Page text:
______

The first volume of his Diccionario Bibliographico Portuguez (now commonly referred to simply as "Innocencio") was published in October 1858. seven volumes and two supplements of his Diccionario Bibliographico were published during his lifetime, between 1858 and 1862. He became a member of the Lisbon Academy of Sciences and, in 1861, was one of the founding members of the Central Commission of 1 December 1640. He was also a collaborator in journals O Panorama (1837-1868) and Revista Contemporânea de Portugal e Brasil (1859-1865).

Inocêncio Francisco da Silva, choosing Demócrito as his symbolic name, joined the Freemasonry, a member of the masonic lodges "5 de Novembro" and "Pureza", rising to the degrees 7 of the French Rite and 33 of the Ancient and Accepted Scottish Rite.

______

Activity:
Please write the next part of the passage on Inocêncio Francisco da Silva, picking up after its last sentence. The lines that come next are separate material, not part of the passage.

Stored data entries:

______

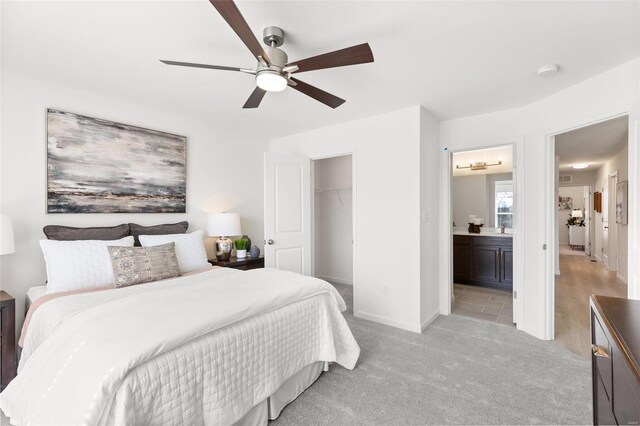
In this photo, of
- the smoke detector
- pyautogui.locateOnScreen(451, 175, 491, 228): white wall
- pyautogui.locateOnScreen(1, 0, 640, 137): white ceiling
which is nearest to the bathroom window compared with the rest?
pyautogui.locateOnScreen(451, 175, 491, 228): white wall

______

Reply:
He died in Lisbon at age 66, unmarried and childless, in his house at number 26 of Rua de São Filipe de Néri, where a commemorative plaque can be found today. His last words were, reportedly, "Adeus, acabou o martírio!" ("Farewell, the martyrdom is no more!"). He was interred at Prazeres Cemetery. His valuable library of rare books was sold after his death, many of his books ending up in the collection of Emperor Peter II of Brazil.